[Excerpts from a spatial reasoning dataset]
• • •

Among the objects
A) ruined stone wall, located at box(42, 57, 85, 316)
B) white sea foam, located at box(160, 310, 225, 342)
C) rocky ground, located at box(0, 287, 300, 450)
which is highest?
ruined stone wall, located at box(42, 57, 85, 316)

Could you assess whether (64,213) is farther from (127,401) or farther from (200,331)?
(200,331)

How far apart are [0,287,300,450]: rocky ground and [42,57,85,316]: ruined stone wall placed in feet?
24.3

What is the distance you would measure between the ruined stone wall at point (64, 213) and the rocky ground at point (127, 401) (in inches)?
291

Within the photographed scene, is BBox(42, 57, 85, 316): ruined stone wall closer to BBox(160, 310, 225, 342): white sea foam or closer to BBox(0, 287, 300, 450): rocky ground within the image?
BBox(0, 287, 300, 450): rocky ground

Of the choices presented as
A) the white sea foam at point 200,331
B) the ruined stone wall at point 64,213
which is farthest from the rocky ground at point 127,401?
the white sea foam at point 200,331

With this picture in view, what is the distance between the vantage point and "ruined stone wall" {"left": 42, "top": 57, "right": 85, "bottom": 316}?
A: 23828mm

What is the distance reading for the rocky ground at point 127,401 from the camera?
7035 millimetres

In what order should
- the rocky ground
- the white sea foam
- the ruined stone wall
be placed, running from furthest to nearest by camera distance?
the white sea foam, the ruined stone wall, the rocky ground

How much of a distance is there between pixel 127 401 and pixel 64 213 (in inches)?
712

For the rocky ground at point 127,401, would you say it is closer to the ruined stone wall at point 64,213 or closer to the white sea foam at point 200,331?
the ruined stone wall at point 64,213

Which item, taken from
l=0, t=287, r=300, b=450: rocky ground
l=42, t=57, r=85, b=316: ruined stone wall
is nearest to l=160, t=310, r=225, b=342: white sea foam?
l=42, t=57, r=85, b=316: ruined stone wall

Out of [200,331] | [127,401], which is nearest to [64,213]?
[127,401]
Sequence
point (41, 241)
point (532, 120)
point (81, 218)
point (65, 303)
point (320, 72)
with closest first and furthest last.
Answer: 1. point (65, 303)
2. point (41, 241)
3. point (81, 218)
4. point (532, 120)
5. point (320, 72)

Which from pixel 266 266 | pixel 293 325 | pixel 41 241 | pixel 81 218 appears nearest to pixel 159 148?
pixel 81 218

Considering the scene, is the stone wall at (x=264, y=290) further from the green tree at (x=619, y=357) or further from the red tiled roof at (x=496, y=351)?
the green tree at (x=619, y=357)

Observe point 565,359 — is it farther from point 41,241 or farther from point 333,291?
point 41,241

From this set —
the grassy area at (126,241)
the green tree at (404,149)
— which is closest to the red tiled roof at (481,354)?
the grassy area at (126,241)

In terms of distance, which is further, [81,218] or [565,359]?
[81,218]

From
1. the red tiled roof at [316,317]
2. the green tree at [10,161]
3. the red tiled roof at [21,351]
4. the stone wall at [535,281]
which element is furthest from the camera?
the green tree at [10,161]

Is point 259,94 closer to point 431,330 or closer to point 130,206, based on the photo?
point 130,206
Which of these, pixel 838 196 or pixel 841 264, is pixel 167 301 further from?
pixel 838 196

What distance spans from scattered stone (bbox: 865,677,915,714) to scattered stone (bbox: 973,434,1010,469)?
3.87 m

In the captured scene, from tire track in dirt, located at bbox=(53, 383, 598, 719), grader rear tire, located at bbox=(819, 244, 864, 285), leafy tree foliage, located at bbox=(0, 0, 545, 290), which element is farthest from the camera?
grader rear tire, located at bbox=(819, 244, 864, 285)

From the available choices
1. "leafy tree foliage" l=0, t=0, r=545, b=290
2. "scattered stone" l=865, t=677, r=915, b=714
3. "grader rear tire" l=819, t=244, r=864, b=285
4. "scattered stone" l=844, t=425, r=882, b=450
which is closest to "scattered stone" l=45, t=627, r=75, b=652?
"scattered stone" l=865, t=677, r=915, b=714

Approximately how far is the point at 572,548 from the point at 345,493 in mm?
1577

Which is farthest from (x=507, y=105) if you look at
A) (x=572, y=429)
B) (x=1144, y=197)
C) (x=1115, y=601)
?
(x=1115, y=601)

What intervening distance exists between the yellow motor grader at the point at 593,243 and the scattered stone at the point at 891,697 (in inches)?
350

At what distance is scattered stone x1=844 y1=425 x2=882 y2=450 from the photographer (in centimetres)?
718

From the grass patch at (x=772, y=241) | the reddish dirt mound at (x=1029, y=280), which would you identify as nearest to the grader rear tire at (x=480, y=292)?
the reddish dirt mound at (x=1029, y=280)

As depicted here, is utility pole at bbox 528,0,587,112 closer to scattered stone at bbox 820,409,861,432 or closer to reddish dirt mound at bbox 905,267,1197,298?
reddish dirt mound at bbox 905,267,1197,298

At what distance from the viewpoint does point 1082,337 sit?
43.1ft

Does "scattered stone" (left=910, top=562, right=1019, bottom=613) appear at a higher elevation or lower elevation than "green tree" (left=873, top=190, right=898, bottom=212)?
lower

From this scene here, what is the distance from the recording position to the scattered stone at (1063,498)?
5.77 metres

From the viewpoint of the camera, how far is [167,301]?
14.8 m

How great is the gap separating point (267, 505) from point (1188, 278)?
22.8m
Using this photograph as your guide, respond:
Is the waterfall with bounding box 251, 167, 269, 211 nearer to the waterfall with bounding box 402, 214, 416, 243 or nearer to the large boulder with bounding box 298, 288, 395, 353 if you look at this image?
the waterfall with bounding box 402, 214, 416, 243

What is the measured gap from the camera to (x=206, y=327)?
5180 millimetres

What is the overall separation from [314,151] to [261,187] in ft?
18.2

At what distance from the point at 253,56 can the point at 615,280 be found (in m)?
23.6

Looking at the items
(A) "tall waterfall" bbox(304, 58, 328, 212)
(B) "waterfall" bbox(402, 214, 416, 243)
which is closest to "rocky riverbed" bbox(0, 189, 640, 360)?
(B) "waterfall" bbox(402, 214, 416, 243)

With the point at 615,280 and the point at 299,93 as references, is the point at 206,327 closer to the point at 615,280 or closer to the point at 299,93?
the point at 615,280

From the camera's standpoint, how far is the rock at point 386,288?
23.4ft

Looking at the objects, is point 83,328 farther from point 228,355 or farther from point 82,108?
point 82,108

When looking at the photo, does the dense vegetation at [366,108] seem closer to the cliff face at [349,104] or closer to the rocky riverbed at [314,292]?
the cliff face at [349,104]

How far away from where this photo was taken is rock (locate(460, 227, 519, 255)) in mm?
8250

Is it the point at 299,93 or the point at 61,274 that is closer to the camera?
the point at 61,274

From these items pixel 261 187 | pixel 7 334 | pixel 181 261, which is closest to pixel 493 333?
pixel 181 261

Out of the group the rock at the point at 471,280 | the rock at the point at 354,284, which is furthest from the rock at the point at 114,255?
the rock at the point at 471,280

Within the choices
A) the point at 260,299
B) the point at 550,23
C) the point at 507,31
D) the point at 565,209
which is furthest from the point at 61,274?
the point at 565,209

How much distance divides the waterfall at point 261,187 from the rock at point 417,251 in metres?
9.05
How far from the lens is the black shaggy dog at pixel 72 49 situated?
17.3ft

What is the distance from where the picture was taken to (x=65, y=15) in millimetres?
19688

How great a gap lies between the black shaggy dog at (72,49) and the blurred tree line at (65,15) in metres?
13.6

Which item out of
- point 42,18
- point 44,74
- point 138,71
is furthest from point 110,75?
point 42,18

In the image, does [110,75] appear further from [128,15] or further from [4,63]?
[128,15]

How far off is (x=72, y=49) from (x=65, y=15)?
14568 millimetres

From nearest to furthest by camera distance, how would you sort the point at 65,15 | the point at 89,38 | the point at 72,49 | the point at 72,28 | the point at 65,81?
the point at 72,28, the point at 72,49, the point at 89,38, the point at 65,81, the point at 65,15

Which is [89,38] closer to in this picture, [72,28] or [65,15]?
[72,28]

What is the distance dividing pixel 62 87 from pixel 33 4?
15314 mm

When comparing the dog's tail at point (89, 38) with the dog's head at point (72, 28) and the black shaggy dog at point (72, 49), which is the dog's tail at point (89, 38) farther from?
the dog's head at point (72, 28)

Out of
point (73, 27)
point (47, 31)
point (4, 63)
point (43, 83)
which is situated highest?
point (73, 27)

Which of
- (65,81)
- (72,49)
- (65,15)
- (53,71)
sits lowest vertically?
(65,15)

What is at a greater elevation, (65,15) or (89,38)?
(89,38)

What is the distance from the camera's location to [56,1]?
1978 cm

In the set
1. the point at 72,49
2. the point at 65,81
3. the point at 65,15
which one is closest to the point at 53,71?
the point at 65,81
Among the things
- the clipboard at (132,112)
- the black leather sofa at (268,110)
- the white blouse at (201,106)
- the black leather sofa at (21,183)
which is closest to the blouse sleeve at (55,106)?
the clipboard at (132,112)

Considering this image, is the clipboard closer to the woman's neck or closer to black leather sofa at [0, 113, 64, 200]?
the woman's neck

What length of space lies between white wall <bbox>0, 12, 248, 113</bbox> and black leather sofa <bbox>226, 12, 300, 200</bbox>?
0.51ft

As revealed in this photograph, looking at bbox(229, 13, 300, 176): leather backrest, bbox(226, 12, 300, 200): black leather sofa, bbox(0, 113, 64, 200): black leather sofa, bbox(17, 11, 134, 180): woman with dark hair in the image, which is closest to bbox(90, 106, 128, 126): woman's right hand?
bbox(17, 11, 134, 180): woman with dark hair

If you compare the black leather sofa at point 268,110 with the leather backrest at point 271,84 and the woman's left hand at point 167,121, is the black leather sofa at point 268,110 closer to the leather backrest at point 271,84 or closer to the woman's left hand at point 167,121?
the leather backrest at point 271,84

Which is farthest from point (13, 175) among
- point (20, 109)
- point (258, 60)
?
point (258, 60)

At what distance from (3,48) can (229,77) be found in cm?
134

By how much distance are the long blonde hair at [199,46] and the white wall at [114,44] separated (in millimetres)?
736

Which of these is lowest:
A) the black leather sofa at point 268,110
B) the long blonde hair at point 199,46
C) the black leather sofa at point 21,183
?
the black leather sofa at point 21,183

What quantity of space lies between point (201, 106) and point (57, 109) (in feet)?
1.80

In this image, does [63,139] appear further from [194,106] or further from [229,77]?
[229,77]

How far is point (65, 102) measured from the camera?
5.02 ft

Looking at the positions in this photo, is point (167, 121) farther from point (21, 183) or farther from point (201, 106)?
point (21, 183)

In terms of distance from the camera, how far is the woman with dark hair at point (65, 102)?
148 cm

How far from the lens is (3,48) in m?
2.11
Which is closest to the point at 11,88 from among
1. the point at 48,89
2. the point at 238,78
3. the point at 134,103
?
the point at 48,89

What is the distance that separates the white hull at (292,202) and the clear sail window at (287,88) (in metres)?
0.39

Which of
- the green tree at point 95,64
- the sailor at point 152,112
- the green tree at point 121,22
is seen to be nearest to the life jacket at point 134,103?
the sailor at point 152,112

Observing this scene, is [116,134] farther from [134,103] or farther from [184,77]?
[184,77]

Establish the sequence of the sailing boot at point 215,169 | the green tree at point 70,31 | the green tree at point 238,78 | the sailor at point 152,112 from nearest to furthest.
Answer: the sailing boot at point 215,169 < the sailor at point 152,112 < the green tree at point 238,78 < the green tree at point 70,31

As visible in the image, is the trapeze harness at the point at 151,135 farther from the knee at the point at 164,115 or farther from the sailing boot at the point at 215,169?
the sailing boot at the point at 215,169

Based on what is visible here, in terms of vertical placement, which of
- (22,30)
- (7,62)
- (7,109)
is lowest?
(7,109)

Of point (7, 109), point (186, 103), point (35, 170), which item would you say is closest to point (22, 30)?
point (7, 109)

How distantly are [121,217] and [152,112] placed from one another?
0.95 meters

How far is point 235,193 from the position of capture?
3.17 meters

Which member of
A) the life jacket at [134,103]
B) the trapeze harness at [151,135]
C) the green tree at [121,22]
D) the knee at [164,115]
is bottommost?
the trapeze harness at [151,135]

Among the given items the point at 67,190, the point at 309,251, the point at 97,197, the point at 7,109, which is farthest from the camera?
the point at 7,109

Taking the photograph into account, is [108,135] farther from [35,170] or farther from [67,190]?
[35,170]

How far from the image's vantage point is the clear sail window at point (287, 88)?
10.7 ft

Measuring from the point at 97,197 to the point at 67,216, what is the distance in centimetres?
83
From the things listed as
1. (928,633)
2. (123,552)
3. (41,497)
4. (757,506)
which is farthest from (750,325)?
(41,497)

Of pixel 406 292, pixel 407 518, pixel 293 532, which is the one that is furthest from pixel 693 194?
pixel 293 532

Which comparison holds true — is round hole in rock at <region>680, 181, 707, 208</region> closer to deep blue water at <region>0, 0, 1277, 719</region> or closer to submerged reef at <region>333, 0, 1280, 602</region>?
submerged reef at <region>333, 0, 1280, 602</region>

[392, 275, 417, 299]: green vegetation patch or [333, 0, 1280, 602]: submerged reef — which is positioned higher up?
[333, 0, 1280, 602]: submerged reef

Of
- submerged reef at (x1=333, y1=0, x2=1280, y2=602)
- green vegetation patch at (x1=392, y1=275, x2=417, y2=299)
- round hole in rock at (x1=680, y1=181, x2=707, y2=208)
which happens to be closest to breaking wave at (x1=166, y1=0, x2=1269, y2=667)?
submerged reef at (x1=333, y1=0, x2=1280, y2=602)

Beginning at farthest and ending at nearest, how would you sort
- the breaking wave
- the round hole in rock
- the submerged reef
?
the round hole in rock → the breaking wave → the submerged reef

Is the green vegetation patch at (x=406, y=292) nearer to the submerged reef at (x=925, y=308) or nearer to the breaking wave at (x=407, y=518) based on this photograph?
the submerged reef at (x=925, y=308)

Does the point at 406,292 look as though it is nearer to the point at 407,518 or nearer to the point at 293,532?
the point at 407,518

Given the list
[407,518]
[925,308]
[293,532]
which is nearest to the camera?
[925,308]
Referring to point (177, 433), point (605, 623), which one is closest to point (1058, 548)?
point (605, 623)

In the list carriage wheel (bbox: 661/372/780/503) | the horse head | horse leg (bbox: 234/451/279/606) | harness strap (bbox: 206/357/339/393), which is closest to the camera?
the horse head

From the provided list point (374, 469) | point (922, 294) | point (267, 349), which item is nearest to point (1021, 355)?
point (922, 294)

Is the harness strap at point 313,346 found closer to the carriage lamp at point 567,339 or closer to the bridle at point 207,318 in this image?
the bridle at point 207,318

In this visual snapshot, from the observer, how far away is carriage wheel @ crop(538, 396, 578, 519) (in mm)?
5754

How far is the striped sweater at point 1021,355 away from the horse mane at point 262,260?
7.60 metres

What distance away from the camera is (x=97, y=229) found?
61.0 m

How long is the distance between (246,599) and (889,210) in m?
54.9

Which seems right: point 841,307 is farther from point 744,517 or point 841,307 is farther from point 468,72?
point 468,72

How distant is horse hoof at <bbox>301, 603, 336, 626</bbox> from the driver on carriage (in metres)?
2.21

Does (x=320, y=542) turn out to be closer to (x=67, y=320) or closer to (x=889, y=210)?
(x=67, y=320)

• • •

Task details:
Copy out the lines of the material starting at the line containing "Which item out of" and ending at the line containing "14568 millimetres", both included, keeping every character unchanged.

Result for this exercise:
Which item out of
- point 42,18
- point 44,74
- point 138,71
is furthest from point 110,75?
point 42,18

In the image, does [110,75] appear further from [128,15] or further from [4,63]?
[128,15]

How far off is (x=72, y=49) from (x=65, y=15)?
14568 millimetres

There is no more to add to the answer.